= Moyra McDill =

Canadian mechanical engineer

Jennifer Moyra Jeane McDill is a Canadian mechanical engineer and a professor emerita in the Department of Mechanical and Aerospace Engineering at Carleton University. Her research has involved thermomechanical analysis using the finite element method, with applications including welding and robotics.

==Education and career==
McDill is originally from South Ottawa, one of four children of a science teacher and a military mechanical engineer. Her favorite childhood toy was a construction excavator. She was a student at Merivale High School in Ottawa, and has a bachelor's degree, master's degree, and Ph.D. from Carleton University. Between the master's degree and the doctorate, she worked in eastern and central Canada as an engineering analyst; after the doctorate, she continued at Carleton as a faculty member. At Carleton, she was the first woman to earn a doctorate in mechanical engineering, the first woman on the mechanical engineering faculty, and the first woman to become a full professor of mechanical engineering.

She served as a commissioner of the Canadian Nuclear Safety Commission from 2002 to 2015, and as Doktorandombud (ombudsperson for the doctoral students) at the Chalmers University of Technology in Sweden from 2015 to 2022.

==Recognition==
McDill is a Fellow of the Canadian Academy of Engineering.

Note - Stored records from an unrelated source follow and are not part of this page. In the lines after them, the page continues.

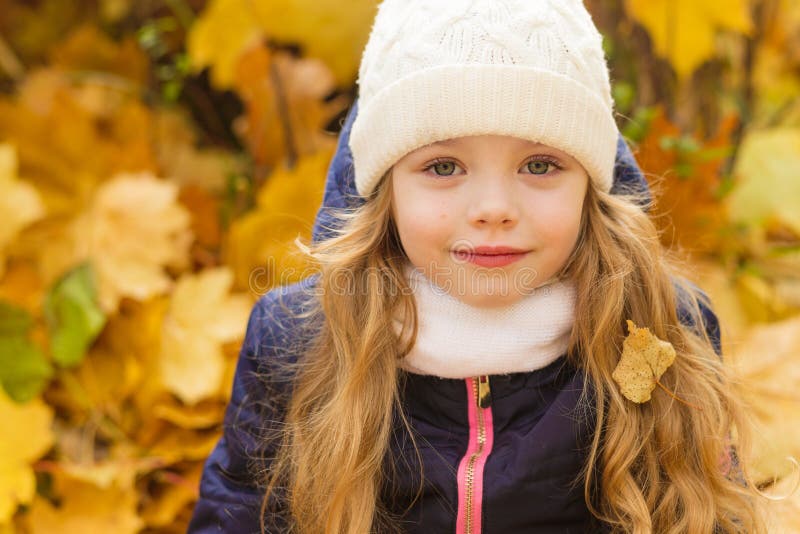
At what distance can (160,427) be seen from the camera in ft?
6.59

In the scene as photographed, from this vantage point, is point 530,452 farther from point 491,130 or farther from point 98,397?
point 98,397

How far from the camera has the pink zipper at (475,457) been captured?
1.44m

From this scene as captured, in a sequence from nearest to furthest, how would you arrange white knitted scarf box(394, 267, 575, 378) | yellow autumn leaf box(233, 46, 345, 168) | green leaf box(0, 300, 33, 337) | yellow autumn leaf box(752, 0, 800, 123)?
white knitted scarf box(394, 267, 575, 378), green leaf box(0, 300, 33, 337), yellow autumn leaf box(233, 46, 345, 168), yellow autumn leaf box(752, 0, 800, 123)

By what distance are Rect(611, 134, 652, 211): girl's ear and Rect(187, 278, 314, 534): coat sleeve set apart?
59cm

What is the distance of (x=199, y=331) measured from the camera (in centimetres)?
203

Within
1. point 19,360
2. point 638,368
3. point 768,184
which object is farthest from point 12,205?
point 768,184

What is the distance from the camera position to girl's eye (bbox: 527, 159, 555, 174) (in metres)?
1.39

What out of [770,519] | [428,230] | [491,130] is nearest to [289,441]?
[428,230]

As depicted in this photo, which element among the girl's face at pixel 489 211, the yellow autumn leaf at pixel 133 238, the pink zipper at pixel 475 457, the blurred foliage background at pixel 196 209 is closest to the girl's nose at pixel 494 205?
the girl's face at pixel 489 211

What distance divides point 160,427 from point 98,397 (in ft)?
0.67

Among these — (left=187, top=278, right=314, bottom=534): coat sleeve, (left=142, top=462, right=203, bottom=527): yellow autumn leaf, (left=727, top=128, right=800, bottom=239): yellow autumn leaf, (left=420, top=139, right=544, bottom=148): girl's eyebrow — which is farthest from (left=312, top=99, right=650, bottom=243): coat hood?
(left=727, top=128, right=800, bottom=239): yellow autumn leaf

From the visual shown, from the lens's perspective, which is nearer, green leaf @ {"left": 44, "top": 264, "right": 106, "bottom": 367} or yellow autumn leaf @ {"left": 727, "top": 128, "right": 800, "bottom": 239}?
green leaf @ {"left": 44, "top": 264, "right": 106, "bottom": 367}

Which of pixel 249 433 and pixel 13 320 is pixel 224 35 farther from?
pixel 249 433

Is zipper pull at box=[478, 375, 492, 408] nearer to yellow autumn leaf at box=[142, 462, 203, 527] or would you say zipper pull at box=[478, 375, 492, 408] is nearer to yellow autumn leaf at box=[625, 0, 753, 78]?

She was a 2009 recipient of the Engineering Medal of the Ontario Society of Professional Engineers.

==Personal life==
McDill was married to Alan Sinclair Oddy, a mechanical engineer and one of McDill's research collaborators, whom she met as a laboratory partner in her first year at Carleton; they had three children. He died in 2001, at age 44, of brain cancer. McDill published a memoir of her experiences with her husband's cancer, When Cancer Entered Our Family: How We Lived, Laughed, Cried and Survived (Novalis Publishing, 2007).

In 2011 she remarried a widowed Swedish professor and moved to Sweden.